# Product Review: Koni STR.T's (Streets)... Thank you, ModBargains.com! (Long read.)



## SPDSKTR (Sep 26, 2011)

*NOTE:* I use ModBargains.com for 95% of my purchases when it comes to things like this. My wheels, ///M3 bumper, and Koni STR.T's all came from them. Customer service has been beyond excellent and their prices are competitive. So yes... I am a bit biased towards them now. :hi:

*Backstory
---*
I was in need of shocks and struts badly. They lost all compression, all rebound... my car didn't handle like an E46. The first thing I had to look at was price. Unlike many of the people on this forum, I do not have six Lamborghini's in my twelve-car garage with my supermodel girlfriend (without pointy elbows, of course) making me sandwiches, so cost efficiency is required. People told me to go with Eibach, Bilstein, Tekico, or (lastly) Koni. By the looks of everything, I was going to be spending upwards of $650 on just parts. Greaaaaaat...

I was considering going with the Koni FSD's at first, for the whole concept of them seemed pretty cool. About twelve seconds later, I started reading about them. Some people loved them, but the majority of the people didn't like them. They claimed they were a bit soft under hard turns which would require something a bit stiffer. The price seemed decent, but the word "mushy" appeared in more than one review killed that deal.

But wait! What's this? Koni STR.T's for $425? We might be onto something...

For $425, I honestly couldn't resist. Cheaper than OEM, stiffer than OEM, compatible with lowering springs, reduced body roll... what's there to lose? I needed to find out! Let the research begin!

"My shock just randomly busted!"
"Busted after 5,000 miles."
"Oil leaked out after 25,000 miles!"

"Did you ever hit a bad pot hole?"

"Yes... "

:facepalm:

That was easy.

*The Decision
---*
As I said before, I'm on a tight budget. I can't afford electronically controlled Bilstein coil over systems (I can't lower my car, anyway... the terrain I drive over won't allow it). $425 was perfect for me AND they came with a lifetime warranty. If one busts, I ship it back and get a new one. It just seemed logical to me... so I bought them. ModBargains.com called me up the next day and wanted to verify what kind of car they were going on to ensure I didn't receive the wrong product. In less than a week, they were sitting at my door. I anxiously tore the boxes open (figuratively speaking) and began to admire these orange pistons.

*The Product
---*
The shocks and struts were exactly as advertised. They came with all necessary hardware (including new nuts and Koni window decals... more horsepower, right?) and were packaged up simply enough. After getting them installed (along with new adjustable sway links), I had to flog it around some. While leaving my good friend *smolck*'s (his username) house, I hammered some corners that say 15 MPH is the recommended speed. Not today! I think I railed through them at nearly 40 MPH*. My car felt more solid than it ever has. Body roll was next to nothing and I nearly went flying into my door panel from the amount of lateral force being applied to my body. Bumps felt a little harsh, but it was expected. They are NOT stiff enough to jar the fillings out of your teeth, but they are stiffer than OEM Sach's shocks and struts.

[Extracted records]
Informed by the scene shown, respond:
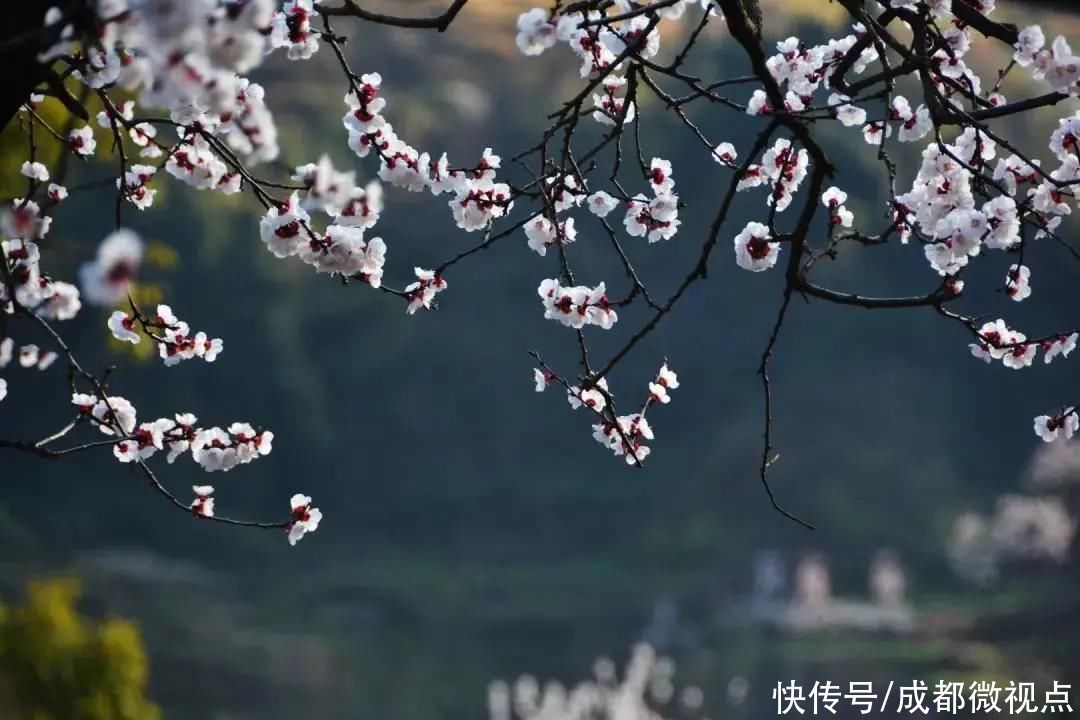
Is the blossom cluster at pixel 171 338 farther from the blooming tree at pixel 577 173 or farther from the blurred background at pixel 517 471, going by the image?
the blurred background at pixel 517 471

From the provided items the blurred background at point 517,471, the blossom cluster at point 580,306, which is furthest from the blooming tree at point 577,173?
the blurred background at point 517,471

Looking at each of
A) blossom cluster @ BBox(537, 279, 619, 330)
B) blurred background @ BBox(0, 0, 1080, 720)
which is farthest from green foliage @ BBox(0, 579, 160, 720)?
blurred background @ BBox(0, 0, 1080, 720)

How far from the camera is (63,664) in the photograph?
476cm

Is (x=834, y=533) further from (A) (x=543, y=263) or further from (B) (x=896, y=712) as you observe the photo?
(A) (x=543, y=263)

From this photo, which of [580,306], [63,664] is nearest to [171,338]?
[580,306]

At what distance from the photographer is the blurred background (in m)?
10.2

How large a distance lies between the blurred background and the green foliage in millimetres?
4818

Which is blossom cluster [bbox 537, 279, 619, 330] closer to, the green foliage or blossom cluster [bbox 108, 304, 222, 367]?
blossom cluster [bbox 108, 304, 222, 367]

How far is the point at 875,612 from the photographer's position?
10.8 metres

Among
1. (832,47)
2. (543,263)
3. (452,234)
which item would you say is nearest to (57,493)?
(452,234)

(INSTRUCTIONS FOR THE TASK):
According to the Koni shock review, why did the writer give up on the Koni FSD's after first considering them? Answer in one to three sentences.

(THE REPLY):
Most of the reviews the writer read were negative. They said the FSD's were a bit soft under hard turns, which called for something stiffer. The word "mushy" showing up in more than one review ended the idea of buying them.